Copyright © 2018 Jessie Greengrass
All rights reserved.
ISBN: 978-0-525-57460-6

The start of another summer, the weather uncertain but no longer sharply edged, and I am pregnant again. In front of me is all the ordinary and useful disarrangement of my desk and beyond it the rain-smudged window with a view across our garden to where my daughter plays, watched over by Johannes. She has begun to lose, lately, the tumbling immediacy of toddlerhood. I notice it when we walk together, our strides separate, or when we sit face to face across a table—how she is taller now and straighter, and inflects her actions with intent. Once her thoughts broke like weather across her face, but that readable plasticity is gone and she is not so transparent: complexity has brought concealment. The weight of her body when I lift her takes me by surprise, its unfamiliarity a reiteration of the distance between us. She used to clamber over me, her legs around my waist, her arms around my neck, as though I were furniture or an extension of herself, unthought-of or intimately known. Now she stands apart and I must reach for her, on each occasion a little further until it seems her progress towards adulthood is a kind of disappearing and that I know her less and less the more that she becomes herself. This is how things ought to be, her going away while I remain, but still I think that if I could then I might reach across to where she stands, outlined against the violent yellow mass of a forsythia bush, and pull her back to me, to keep her always in my sight so that she might be nothing more than the sum of what I know of her.

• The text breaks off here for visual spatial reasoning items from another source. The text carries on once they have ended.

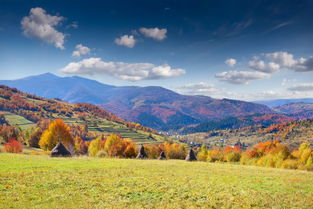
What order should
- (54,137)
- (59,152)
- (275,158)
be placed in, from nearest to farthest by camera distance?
(59,152) → (275,158) → (54,137)

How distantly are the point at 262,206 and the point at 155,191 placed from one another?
877 cm

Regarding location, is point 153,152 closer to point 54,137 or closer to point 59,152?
point 54,137

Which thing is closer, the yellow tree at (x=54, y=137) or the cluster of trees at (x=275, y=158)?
the cluster of trees at (x=275, y=158)

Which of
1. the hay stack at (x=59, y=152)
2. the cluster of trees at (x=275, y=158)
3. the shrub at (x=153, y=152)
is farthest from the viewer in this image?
the shrub at (x=153, y=152)

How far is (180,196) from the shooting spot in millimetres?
19500

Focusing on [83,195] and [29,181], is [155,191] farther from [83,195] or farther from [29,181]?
[29,181]

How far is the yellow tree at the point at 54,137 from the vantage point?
92938 mm

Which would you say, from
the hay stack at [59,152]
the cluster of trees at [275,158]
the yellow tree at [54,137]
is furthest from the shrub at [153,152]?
the hay stack at [59,152]

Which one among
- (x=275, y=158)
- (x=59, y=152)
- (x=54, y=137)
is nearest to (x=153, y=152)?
(x=54, y=137)

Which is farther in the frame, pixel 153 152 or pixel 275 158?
pixel 153 152

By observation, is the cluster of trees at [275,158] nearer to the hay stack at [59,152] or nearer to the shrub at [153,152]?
the shrub at [153,152]

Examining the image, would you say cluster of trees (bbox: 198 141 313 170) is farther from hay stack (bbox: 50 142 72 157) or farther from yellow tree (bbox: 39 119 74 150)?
yellow tree (bbox: 39 119 74 150)

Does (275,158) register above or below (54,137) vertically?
below

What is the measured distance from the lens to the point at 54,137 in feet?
309
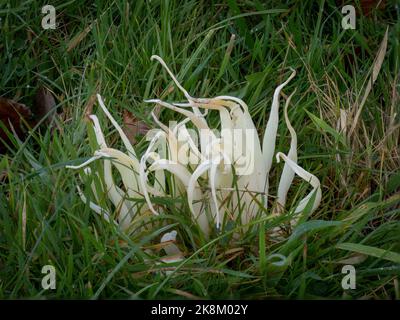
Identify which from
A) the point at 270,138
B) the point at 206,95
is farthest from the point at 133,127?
the point at 270,138

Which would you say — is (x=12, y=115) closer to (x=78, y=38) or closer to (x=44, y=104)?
(x=44, y=104)

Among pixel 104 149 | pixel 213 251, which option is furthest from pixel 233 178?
pixel 104 149

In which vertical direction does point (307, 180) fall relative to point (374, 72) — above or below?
below

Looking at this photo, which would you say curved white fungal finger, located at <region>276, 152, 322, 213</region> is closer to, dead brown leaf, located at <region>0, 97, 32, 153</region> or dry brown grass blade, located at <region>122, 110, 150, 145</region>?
dry brown grass blade, located at <region>122, 110, 150, 145</region>

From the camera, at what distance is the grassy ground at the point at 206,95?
5.23ft

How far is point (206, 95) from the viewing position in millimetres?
2059

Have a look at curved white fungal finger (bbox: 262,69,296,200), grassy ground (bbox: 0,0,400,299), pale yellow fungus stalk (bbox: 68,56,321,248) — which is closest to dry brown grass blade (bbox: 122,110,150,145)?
grassy ground (bbox: 0,0,400,299)

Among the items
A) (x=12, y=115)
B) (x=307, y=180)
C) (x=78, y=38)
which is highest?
(x=78, y=38)

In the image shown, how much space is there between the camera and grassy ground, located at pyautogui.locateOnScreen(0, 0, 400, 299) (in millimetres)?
1593

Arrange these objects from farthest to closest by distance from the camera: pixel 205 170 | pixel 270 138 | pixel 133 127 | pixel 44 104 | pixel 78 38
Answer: pixel 78 38 → pixel 44 104 → pixel 133 127 → pixel 270 138 → pixel 205 170

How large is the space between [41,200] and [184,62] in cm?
59

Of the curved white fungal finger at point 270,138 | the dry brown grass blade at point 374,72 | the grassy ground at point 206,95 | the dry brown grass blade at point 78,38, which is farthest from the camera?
the dry brown grass blade at point 78,38

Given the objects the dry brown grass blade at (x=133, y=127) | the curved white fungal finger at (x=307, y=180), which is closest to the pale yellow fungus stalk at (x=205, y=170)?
the curved white fungal finger at (x=307, y=180)

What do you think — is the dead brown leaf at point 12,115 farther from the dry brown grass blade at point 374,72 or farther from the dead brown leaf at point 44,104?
the dry brown grass blade at point 374,72
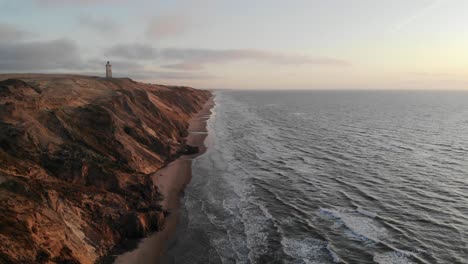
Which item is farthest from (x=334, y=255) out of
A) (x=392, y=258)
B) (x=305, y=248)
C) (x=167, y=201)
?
(x=167, y=201)

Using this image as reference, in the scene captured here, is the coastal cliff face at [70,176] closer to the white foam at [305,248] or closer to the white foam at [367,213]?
the white foam at [305,248]

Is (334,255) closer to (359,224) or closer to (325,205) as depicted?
(359,224)

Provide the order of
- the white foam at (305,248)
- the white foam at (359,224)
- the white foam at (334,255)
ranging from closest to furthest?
1. the white foam at (334,255)
2. the white foam at (305,248)
3. the white foam at (359,224)

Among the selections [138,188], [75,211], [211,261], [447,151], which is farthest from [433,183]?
[75,211]

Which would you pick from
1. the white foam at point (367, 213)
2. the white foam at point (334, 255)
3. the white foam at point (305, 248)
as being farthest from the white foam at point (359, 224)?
the white foam at point (305, 248)

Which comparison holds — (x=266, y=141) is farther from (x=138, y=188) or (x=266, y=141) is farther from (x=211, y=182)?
(x=138, y=188)

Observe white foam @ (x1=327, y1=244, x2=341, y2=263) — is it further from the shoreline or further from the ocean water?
the shoreline
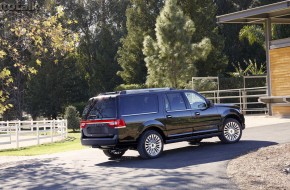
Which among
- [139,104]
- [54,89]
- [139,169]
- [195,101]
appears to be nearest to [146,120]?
[139,104]

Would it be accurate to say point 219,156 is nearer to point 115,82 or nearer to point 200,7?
point 200,7

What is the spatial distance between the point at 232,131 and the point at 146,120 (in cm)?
348

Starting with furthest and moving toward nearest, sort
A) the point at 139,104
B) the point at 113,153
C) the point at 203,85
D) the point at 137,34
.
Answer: the point at 137,34 → the point at 203,85 → the point at 113,153 → the point at 139,104

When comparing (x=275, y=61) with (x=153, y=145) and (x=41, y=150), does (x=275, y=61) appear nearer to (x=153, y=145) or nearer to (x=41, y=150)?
(x=41, y=150)

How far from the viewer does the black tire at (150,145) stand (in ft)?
45.0

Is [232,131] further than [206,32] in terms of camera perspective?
No

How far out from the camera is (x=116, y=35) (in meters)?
62.1

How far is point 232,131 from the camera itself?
15961mm

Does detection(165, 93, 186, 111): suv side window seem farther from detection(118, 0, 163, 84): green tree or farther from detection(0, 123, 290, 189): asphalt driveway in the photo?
detection(118, 0, 163, 84): green tree

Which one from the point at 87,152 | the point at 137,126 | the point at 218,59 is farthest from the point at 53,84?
the point at 137,126

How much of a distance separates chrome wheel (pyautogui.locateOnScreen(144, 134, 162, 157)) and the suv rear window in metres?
1.19

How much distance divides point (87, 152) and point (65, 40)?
485 centimetres

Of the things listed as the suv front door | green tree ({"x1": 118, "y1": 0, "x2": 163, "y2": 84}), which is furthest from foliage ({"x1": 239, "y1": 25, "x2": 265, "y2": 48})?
the suv front door

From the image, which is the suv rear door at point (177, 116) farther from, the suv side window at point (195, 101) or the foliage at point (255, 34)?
the foliage at point (255, 34)
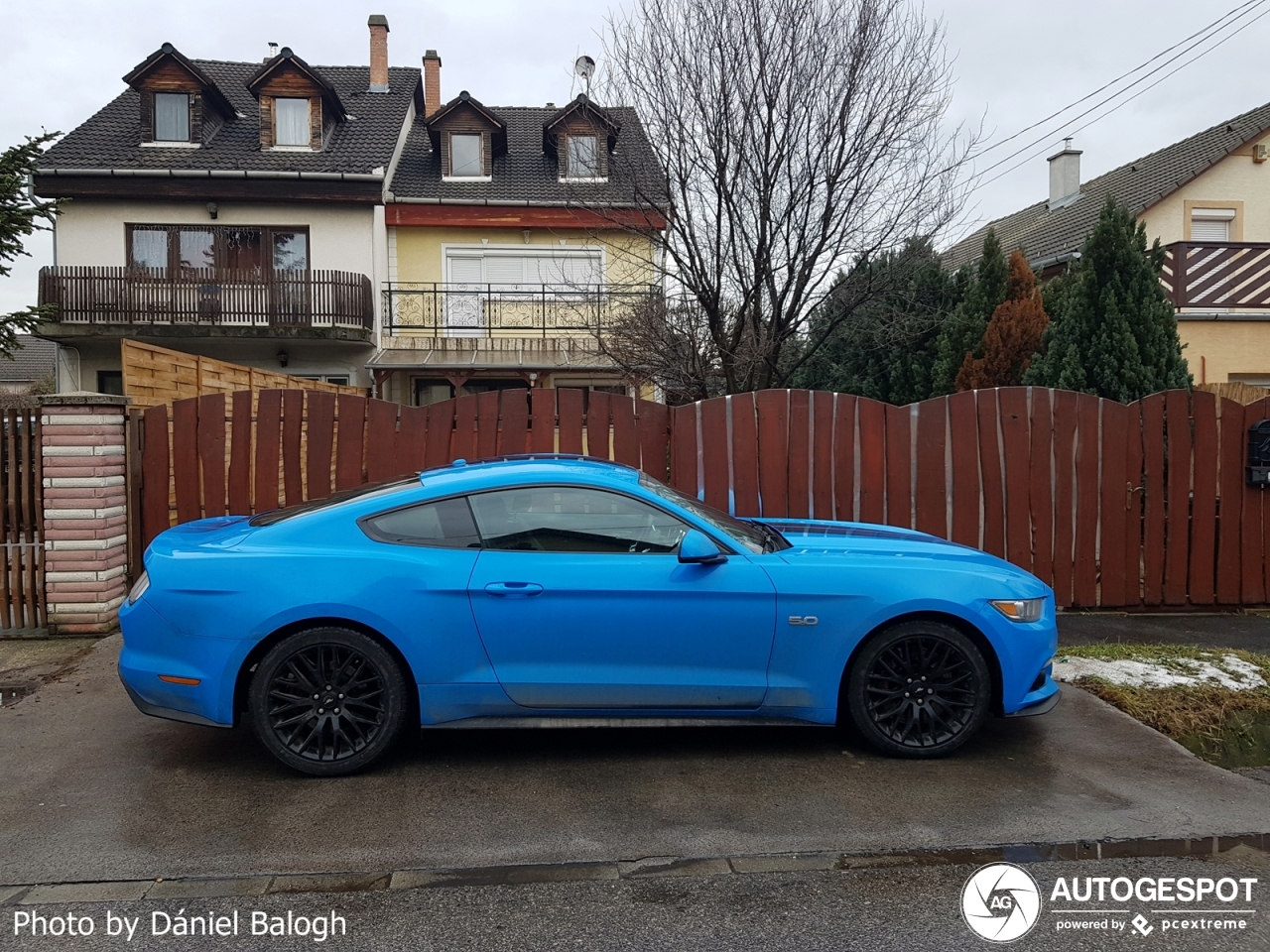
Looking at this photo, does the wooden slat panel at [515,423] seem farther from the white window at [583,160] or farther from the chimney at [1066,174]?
the chimney at [1066,174]

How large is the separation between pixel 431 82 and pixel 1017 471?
22970 mm

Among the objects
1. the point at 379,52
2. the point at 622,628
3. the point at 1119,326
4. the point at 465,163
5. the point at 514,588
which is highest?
the point at 379,52

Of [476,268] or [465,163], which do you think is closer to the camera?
[476,268]

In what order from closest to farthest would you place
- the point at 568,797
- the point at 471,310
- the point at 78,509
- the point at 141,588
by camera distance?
the point at 568,797
the point at 141,588
the point at 78,509
the point at 471,310

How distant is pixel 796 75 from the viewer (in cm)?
833

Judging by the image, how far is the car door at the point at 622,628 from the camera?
4180 millimetres

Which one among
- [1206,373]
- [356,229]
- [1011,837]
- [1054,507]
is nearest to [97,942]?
[1011,837]

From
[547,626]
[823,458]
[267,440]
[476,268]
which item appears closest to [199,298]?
[476,268]

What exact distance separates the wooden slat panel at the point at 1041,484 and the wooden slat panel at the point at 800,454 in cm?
180

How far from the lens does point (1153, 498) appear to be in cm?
751

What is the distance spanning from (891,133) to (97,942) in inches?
331

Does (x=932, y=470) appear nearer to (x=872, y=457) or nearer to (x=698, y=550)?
(x=872, y=457)

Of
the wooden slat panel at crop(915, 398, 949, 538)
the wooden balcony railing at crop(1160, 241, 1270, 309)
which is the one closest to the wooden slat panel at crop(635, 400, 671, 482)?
the wooden slat panel at crop(915, 398, 949, 538)

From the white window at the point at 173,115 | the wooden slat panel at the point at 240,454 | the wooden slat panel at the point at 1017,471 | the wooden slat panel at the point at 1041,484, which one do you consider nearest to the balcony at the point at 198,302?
the white window at the point at 173,115
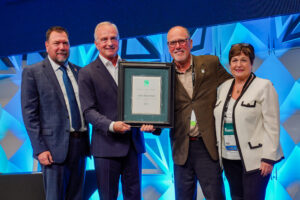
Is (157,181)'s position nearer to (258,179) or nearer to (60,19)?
(258,179)

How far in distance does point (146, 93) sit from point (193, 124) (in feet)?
1.36

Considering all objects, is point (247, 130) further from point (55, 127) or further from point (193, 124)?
point (55, 127)

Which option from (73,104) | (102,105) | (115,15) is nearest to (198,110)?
(102,105)

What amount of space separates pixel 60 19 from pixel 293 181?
3322mm

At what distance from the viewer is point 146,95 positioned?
2285 millimetres

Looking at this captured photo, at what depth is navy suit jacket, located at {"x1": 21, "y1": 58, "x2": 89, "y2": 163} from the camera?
244 cm

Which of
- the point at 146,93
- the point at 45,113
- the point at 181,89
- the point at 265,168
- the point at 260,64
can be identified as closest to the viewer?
the point at 265,168

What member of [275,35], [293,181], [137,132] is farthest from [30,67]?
[293,181]

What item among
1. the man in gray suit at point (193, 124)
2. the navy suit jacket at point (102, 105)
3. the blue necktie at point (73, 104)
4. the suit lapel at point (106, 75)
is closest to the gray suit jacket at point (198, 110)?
the man in gray suit at point (193, 124)

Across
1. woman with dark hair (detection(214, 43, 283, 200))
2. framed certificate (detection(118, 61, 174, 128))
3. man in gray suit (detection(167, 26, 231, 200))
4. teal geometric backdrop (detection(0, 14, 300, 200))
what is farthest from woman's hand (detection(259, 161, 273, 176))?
teal geometric backdrop (detection(0, 14, 300, 200))

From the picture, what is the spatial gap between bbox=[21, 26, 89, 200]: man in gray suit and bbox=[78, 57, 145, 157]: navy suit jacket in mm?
197

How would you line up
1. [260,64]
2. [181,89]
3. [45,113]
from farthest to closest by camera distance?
[260,64] < [45,113] < [181,89]

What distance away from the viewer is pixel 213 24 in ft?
10.9

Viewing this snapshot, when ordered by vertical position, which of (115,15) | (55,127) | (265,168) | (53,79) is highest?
(115,15)
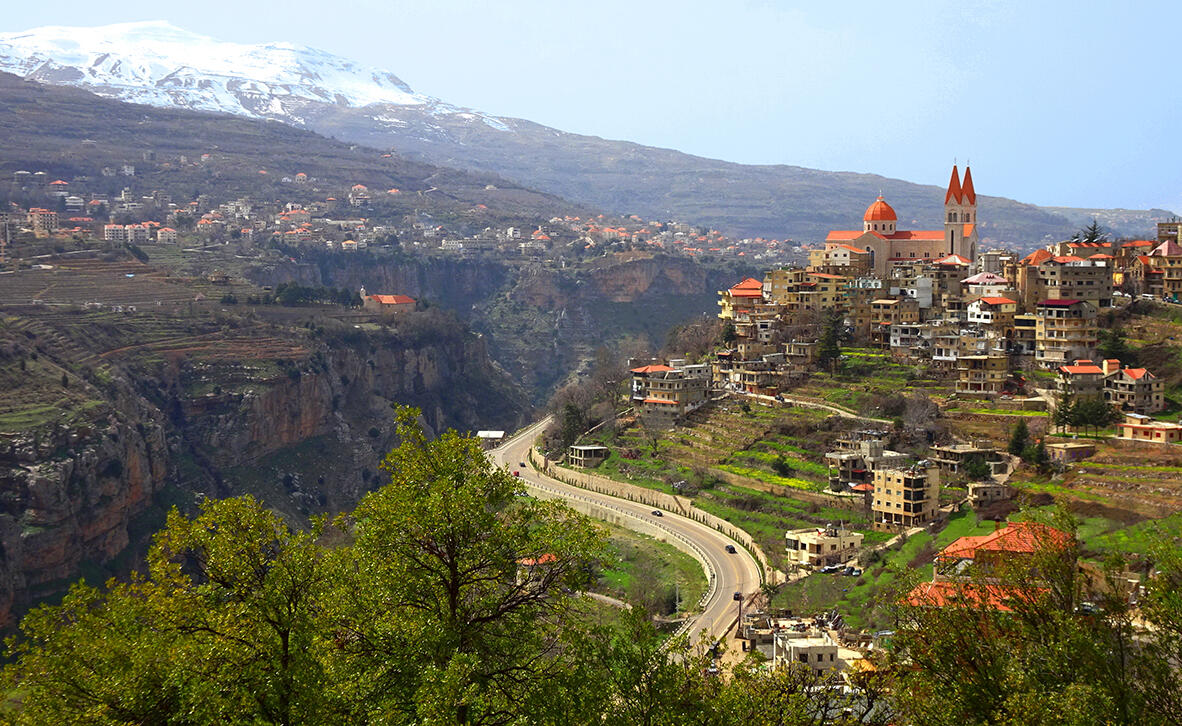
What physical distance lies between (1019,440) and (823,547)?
8435mm

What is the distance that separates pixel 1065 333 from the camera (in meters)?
49.0

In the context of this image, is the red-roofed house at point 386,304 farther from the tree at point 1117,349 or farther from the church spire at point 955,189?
the tree at point 1117,349

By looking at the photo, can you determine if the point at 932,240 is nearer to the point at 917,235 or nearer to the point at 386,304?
the point at 917,235

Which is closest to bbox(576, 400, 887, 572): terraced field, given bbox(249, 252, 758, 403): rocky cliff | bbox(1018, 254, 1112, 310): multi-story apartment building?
bbox(1018, 254, 1112, 310): multi-story apartment building

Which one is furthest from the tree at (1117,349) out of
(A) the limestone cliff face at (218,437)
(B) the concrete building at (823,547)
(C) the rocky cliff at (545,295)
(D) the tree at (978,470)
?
(C) the rocky cliff at (545,295)

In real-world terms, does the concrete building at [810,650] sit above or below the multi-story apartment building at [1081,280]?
below

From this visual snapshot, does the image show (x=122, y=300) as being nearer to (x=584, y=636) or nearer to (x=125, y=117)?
(x=584, y=636)

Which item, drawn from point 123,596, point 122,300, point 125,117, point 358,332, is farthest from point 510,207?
point 123,596

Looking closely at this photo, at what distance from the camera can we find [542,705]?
521 inches

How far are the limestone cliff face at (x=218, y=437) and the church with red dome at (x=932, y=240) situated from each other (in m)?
26.9

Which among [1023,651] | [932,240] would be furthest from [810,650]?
[932,240]

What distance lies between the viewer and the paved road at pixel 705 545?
1426 inches

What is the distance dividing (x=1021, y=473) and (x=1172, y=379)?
889 cm

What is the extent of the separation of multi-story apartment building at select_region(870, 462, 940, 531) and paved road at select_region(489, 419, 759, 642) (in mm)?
4893
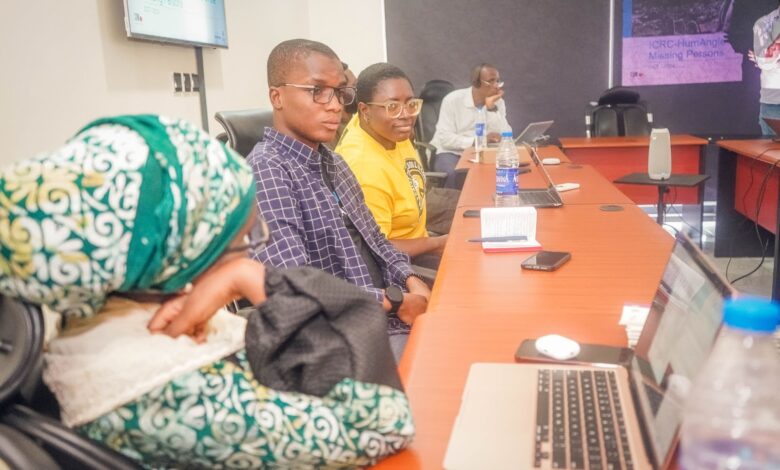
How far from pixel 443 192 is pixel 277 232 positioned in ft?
6.11

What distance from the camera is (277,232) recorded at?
5.30 ft

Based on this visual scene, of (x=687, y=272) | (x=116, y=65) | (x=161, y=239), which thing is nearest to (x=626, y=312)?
(x=687, y=272)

On 28 December 1895 at the Salon Indien du Grand Café in Paris the Lumière brothers, Auguste and Louis, presented to the public for the first time a screening of a selection of their cinematographic films. All that afternoon along the Boulevard des Capucines a line of people waited, their breath rising through the freezing air, in expectation of a wonder. Later, sat in rows on slat-backed chairs, they saw it: the flickering black-and-white image of Auguste holding his baby daughter up to a fishbowl, balancing the child on her feet so that she might look down at the water inside, the tumbling elision of the film’s frames making manifest inside the winter darkness a months-old summer afternoon—and at the same time, 600 miles away in the Bavarian city of Wurzburg, Wilhelm Conrad Röntgen, chair of physics, ran through the streets to hand over a paper to the president of the university’s Physical Medical Society, a first description of the X-ray. For weeks, while the Lumière brothers had prepared their films, Röntgen, alone in his laboratory, its windows draped with heavy cloth to keep the winter’s weakened sunlight out, had seen all that had been solid grow towards transparency. Opaque materials—wood, stone, his own flesh—had been reduced for him to shadowed outline, leaving the image of a substrate world spread out across a photographic plate, a catalogue of metal and bone and all that would not rot to set against cinema’s preservation of surface—

There was a point, some years ago, when this concatenation of dates preoccupied me. I was trying to decide whether to have a child. For months, all through a wet spring and an early, lightless summer, Johannes and I sat side by side in the evenings on the sofa or in the garden and we talked about it, or we didn’t talk about it, but it seemed that we never talked of anything else, all our words mere surtext to my inability to find a way out of the bind in which I had placed myself. I wanted a child fiercely but couldn’t imagine myself pregnant, or a mother, seeing only how I was now or how I thought I was: singular, centreless, afraid. I was terrified of the irrevocability of birth and what came after it, how the raising of a child, that unduckable responsibility, might turn each of my actions into weighted accidents, moulding another life without intention into unpropitious shapes, and caught between these two poles—my desire, my fear—I was miserable and made Johannes miserable, too. Minute by minute I would be sure that a decision had been reached but they wouldn’t stick: I felt that I was staring at a fissure to be leapt across, and each time, making my feint at its nearer bank, I would run out, and over and over again that year I knelt on the floor in front of Johannes and said

—I don’t know what to do, what should I do?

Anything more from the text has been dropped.